POST
/
v1
/
voice
/
isolate
curl --request POST \
  --url https://geoff.ai/api/v1/voice/isolate \
  --header 'Authorization: Bearer <token>' \
  --header 'Content-Type: application/json' \
  --data '{
    "audio_url": "https://files.geoff.ai/music/track.mp3",
    "return_instrumental": true,
    "format": "wav"
  }'
{
  "data": {
    "vocals_url": "https://files.geoff.ai/output/vocals_abc123.wav",
    "vocals_b64": "...",
    "instrumental_url": "https://files.geoff.ai/output/instrumental_abc123.wav",
    "instrumental_b64": "...",
    "format": "wav",
    "sample_rate": 44100,
    "duration_s": 187.4
  },
  "trace_id": "04ede0ab069fb1ba8be5156a24b1e081"
}
Extract the vocal track from a music or mixed-audio file.
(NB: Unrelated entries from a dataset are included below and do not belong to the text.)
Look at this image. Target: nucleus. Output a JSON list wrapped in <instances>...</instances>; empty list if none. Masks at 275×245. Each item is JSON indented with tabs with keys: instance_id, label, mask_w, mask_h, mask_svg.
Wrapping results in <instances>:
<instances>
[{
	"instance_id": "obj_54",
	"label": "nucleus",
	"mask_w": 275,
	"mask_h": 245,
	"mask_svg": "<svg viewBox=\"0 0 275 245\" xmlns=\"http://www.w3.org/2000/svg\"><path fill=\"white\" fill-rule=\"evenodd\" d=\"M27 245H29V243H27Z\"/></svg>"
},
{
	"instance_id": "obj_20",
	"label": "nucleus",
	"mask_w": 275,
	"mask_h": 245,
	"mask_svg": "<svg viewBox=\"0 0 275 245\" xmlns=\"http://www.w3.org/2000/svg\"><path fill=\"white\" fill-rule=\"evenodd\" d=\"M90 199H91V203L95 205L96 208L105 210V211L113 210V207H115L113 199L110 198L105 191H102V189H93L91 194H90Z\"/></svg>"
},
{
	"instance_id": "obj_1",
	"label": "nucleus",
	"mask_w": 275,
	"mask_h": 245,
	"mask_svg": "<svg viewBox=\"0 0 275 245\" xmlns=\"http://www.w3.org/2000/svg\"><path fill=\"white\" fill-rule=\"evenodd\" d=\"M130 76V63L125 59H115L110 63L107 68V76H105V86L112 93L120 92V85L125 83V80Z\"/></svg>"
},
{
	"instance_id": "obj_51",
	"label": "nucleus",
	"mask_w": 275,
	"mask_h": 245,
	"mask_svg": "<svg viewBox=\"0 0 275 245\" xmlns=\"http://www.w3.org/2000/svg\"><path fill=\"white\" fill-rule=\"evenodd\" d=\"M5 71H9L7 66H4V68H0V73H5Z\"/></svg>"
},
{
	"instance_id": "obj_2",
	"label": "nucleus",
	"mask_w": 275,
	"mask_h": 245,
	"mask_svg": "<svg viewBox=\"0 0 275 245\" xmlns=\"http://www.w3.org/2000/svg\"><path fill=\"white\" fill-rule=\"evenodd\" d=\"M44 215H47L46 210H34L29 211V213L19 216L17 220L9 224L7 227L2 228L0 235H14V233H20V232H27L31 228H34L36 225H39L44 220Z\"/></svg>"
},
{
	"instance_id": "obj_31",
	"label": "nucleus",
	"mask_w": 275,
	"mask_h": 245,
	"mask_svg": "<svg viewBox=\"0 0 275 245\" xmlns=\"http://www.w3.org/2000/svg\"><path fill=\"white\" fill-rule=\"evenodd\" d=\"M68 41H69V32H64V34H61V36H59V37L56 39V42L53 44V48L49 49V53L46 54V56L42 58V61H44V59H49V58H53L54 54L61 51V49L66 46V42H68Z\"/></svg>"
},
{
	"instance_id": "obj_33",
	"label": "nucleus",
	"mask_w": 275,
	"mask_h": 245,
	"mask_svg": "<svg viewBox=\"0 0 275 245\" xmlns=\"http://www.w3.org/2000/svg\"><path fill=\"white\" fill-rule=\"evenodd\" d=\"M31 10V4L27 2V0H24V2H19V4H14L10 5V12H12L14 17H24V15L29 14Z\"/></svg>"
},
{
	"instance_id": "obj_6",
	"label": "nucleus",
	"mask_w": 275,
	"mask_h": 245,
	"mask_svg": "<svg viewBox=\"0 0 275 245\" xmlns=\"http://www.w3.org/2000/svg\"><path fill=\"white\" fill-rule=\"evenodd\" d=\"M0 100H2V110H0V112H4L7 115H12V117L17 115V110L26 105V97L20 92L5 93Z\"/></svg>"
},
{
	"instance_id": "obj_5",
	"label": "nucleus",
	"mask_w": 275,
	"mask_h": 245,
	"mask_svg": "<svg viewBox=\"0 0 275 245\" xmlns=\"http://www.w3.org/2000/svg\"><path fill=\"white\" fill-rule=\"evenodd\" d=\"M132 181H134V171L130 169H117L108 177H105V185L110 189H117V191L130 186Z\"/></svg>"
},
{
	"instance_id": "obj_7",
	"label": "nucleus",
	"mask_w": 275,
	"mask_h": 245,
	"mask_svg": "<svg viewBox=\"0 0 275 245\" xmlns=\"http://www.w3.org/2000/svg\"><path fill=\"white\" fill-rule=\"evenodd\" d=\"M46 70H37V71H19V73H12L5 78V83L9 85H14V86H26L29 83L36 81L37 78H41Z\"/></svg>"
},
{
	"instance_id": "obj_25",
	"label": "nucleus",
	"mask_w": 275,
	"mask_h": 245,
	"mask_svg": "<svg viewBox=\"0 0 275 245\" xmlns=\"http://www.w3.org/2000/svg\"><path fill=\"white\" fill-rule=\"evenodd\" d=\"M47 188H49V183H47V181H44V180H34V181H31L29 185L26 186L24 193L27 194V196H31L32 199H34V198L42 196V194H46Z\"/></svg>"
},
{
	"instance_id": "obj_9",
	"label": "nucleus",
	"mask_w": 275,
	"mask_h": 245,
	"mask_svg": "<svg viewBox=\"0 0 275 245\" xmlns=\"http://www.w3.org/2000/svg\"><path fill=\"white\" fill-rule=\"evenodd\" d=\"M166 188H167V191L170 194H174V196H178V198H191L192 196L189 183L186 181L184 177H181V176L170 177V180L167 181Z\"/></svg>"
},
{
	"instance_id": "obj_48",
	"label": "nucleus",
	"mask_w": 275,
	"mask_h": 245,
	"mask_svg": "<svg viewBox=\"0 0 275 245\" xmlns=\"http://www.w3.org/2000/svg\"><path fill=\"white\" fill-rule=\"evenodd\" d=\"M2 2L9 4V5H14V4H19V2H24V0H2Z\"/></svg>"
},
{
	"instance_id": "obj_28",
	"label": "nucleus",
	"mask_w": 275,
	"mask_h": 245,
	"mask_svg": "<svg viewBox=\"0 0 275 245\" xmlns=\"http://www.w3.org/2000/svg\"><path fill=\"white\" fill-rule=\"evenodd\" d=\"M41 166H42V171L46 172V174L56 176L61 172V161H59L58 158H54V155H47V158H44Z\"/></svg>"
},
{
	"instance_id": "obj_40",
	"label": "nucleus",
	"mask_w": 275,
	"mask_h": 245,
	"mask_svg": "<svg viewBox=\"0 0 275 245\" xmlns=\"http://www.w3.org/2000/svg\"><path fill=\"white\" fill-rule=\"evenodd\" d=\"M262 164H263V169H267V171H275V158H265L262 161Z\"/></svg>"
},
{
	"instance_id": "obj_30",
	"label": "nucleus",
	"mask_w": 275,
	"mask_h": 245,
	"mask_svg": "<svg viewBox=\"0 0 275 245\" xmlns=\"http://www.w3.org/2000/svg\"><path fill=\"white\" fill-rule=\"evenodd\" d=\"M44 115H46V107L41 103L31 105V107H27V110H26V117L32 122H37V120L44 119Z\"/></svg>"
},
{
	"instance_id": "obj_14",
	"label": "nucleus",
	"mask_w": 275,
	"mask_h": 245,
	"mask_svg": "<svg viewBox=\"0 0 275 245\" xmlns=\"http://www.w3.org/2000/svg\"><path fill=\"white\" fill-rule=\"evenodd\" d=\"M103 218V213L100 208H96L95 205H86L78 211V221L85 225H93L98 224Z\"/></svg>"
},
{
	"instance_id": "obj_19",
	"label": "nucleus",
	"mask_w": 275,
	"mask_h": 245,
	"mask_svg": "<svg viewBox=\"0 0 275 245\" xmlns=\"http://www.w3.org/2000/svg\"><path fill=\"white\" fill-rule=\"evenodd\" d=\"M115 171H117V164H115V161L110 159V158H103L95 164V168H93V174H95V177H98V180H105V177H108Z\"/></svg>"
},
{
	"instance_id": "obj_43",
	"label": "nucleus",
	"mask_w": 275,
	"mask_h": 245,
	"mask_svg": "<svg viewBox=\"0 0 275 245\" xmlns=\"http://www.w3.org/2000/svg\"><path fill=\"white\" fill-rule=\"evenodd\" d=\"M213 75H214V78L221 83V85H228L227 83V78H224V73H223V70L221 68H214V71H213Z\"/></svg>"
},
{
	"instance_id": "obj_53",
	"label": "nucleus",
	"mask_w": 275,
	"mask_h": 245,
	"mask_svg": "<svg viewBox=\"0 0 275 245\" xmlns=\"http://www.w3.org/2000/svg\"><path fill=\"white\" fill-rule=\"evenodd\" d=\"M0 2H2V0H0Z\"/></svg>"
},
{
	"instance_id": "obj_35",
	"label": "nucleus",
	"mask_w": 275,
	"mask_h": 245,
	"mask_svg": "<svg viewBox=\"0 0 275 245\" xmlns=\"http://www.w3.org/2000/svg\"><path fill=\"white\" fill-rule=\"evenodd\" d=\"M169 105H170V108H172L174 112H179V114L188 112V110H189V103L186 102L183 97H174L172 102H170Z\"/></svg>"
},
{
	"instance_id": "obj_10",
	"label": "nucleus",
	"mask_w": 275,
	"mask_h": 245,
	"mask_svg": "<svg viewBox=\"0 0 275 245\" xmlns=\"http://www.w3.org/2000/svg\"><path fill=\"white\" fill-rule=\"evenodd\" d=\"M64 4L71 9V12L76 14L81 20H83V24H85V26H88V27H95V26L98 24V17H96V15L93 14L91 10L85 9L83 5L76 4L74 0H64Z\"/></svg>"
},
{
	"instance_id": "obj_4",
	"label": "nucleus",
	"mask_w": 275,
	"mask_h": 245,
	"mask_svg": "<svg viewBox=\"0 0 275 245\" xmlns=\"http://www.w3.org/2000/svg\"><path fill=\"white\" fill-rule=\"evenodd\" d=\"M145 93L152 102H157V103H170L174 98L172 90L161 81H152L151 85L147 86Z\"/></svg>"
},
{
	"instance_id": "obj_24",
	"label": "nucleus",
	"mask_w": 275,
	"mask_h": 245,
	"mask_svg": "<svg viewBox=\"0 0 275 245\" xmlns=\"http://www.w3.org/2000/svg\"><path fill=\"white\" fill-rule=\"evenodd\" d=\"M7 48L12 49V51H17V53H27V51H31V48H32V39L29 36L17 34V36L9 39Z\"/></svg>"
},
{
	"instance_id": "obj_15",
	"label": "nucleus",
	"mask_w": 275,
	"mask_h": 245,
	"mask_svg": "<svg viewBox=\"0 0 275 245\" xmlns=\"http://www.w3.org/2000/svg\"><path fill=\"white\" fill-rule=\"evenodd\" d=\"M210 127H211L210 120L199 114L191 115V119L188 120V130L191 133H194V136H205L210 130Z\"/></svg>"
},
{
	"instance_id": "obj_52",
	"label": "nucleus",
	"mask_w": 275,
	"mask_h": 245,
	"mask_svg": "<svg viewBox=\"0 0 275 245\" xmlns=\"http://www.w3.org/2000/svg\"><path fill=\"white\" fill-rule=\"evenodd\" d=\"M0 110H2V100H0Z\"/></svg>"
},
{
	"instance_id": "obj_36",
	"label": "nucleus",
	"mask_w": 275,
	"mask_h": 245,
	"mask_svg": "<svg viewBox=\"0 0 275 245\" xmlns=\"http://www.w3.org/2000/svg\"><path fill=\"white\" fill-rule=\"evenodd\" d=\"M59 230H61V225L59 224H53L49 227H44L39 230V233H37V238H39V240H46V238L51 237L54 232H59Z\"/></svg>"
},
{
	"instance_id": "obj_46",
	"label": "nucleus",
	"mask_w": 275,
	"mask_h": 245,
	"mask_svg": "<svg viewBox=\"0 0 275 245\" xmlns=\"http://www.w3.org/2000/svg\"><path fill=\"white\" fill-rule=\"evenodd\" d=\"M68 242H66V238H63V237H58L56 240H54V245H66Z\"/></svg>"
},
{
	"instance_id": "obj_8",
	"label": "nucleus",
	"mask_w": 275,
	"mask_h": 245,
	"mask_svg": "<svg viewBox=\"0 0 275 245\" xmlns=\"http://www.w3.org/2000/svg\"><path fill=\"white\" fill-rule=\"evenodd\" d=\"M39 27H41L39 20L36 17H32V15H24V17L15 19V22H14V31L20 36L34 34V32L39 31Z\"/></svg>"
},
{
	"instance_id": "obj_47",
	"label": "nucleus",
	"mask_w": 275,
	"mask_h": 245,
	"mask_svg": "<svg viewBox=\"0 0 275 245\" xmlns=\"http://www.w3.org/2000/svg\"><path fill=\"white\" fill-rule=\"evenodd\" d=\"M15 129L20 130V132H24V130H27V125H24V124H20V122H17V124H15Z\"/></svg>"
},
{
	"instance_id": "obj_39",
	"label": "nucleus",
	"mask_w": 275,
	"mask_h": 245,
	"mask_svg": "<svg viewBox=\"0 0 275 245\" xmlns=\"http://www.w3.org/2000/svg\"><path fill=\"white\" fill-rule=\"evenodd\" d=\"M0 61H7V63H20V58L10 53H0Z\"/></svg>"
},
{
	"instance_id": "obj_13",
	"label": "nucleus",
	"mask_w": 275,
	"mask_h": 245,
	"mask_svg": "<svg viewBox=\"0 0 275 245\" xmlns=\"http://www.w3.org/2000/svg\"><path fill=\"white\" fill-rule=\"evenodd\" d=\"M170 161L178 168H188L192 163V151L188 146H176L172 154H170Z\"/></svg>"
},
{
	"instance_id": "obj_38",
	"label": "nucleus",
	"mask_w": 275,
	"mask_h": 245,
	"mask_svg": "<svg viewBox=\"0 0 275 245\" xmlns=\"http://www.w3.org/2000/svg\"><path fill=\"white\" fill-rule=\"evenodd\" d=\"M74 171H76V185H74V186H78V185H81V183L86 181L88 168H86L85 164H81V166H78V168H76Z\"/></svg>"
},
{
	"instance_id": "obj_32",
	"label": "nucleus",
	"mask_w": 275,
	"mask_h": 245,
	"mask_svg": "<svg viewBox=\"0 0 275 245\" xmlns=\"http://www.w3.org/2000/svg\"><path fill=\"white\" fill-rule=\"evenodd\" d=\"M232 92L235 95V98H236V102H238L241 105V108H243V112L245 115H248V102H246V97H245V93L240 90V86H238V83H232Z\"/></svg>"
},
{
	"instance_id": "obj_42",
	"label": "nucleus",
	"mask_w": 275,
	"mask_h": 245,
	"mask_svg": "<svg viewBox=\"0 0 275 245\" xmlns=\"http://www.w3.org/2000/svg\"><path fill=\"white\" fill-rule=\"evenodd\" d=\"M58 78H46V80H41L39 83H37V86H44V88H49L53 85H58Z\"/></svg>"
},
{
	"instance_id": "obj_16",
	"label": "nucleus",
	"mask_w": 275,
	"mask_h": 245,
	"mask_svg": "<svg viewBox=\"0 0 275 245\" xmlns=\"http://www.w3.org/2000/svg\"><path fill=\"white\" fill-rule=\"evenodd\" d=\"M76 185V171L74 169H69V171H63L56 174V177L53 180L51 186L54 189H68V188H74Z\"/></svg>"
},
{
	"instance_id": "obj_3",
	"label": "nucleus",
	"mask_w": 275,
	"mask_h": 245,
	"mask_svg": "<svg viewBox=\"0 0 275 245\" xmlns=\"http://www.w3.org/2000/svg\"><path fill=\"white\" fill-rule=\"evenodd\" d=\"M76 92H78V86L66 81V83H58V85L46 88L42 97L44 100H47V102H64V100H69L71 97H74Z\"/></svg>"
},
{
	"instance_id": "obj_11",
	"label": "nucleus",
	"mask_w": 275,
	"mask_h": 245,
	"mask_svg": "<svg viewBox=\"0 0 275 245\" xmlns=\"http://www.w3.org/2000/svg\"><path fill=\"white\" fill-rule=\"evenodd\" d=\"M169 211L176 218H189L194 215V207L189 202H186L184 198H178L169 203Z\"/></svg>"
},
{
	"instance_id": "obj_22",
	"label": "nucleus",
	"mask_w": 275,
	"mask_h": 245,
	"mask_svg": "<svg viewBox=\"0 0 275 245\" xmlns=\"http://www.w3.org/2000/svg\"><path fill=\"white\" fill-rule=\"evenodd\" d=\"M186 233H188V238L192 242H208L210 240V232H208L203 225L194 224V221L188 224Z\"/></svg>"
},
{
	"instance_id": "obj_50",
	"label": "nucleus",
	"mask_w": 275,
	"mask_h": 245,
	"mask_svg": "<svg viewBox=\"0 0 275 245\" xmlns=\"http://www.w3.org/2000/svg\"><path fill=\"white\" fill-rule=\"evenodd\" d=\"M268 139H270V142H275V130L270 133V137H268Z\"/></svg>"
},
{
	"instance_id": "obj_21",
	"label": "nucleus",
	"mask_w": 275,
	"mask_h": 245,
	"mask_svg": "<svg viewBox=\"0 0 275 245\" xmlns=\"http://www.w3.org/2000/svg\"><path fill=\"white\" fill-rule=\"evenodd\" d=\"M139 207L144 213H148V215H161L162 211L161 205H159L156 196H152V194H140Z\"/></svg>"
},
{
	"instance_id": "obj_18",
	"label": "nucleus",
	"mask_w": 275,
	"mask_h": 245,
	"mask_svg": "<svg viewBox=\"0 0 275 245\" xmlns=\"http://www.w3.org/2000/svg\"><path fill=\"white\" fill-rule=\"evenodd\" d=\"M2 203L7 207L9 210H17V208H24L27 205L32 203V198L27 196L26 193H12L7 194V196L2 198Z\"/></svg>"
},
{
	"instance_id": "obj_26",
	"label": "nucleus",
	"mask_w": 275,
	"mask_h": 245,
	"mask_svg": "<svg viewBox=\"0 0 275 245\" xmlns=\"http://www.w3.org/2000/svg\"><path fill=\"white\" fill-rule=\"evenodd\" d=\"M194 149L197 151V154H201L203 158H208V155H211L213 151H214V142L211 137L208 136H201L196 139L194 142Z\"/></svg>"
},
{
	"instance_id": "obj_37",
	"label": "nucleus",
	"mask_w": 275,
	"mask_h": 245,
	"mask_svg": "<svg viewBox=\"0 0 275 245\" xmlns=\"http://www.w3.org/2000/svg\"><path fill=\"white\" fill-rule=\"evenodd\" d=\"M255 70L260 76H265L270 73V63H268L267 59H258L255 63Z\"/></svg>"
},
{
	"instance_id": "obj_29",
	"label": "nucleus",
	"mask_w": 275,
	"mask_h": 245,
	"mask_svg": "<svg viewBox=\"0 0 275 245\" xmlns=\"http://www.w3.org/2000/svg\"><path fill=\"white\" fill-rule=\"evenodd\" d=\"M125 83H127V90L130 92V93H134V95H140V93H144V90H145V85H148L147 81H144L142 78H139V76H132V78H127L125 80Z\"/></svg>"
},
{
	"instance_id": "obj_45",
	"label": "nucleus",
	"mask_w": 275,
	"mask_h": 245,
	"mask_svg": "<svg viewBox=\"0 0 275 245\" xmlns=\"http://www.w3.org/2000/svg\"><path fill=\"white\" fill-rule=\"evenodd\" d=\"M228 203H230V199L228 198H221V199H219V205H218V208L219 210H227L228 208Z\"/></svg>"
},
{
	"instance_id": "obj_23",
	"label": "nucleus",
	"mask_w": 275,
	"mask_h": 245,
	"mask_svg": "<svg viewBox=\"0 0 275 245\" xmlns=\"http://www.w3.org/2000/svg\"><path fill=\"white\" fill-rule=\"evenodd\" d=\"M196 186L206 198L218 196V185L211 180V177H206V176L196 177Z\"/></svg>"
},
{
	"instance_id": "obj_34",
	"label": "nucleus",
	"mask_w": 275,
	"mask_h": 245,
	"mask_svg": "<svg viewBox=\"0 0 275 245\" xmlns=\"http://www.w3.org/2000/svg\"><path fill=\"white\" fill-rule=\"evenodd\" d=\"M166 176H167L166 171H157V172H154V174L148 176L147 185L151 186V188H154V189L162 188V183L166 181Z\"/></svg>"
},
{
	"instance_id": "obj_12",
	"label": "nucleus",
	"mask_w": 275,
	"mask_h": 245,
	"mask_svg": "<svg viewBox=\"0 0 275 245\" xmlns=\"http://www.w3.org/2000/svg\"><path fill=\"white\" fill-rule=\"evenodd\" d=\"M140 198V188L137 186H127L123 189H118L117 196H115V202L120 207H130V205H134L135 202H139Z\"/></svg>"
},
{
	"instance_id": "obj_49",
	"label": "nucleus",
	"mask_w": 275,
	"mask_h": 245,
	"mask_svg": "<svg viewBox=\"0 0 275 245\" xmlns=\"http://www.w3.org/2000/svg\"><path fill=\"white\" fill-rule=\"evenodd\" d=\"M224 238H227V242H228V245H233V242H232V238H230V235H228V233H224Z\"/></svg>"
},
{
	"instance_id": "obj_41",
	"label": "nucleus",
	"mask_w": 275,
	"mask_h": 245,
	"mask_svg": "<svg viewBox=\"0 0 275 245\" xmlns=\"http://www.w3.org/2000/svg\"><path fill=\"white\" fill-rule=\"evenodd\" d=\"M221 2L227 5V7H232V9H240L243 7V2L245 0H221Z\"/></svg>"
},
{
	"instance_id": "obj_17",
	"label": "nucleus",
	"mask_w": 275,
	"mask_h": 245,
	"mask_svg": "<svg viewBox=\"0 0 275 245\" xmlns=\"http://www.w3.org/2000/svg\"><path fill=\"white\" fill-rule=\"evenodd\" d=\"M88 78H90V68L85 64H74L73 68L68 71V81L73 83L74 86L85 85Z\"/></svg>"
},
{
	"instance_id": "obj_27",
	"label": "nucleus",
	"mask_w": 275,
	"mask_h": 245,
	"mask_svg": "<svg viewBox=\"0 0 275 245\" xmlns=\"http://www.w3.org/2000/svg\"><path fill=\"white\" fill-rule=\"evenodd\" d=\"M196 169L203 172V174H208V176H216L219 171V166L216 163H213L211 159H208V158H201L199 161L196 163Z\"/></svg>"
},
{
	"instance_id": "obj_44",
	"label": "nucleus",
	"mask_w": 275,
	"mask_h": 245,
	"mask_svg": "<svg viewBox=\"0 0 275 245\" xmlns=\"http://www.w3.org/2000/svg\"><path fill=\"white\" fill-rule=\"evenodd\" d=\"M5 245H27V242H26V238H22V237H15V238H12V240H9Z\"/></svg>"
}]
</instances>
Returns vocals as the primary payload; optionally returns the no-vocals instrumental stem in a separate field. Useful as a pre-processing step before voice convert when you want to swap the singer in a song, before voice clone when extracting a reference from a noisy podcast, or for stems-based remixing.

Authorization

Authorization
string
required
Bearer token. Bearer API_key.

Request Body

audio_url
string
required
Source audio URL (mp3 / wav / m4a / mp4).
return_instrumental
boolean
When true, also returns the no-vocals instrumental stem in the response. Default: false.
format
string
Output audio format. Options: wav, mp3. Default: wav.
curl --request POST \
  --url https://geoff.ai/api/v1/voice/isolate \
  --header 'Authorization: Bearer <token>' \
  --header 'Content-Type: application/json' \
  --data '{
    "audio_url": "https://files.geoff.ai/music/track.mp3",
    "return_instrumental": true,
    "format": "wav"
  }'
{
  "data": {
    "vocals_url": "https://files.geoff.ai/output/vocals_abc123.wav",
    "vocals_b64": "...",
    "instrumental_url": "https://files.geoff.ai/output/instrumental_abc123.wav",
    "instrumental_b64": "...",
    "format": "wav",
    "sample_rate": 44100,
    "duration_s": 187.4
  },
  "trace_id": "04ede0ab069fb1ba8be5156a24b1e081"
}

Notes

  • Best with clean masters: highly compressed sources (lossy at low bitrate, heavy radio compression) yield noisier separation.
  • No vocal at all? When no vocal is detected the vocals_url is still returned but the audio will be near-silent — check the duration / RMS before downstream processing.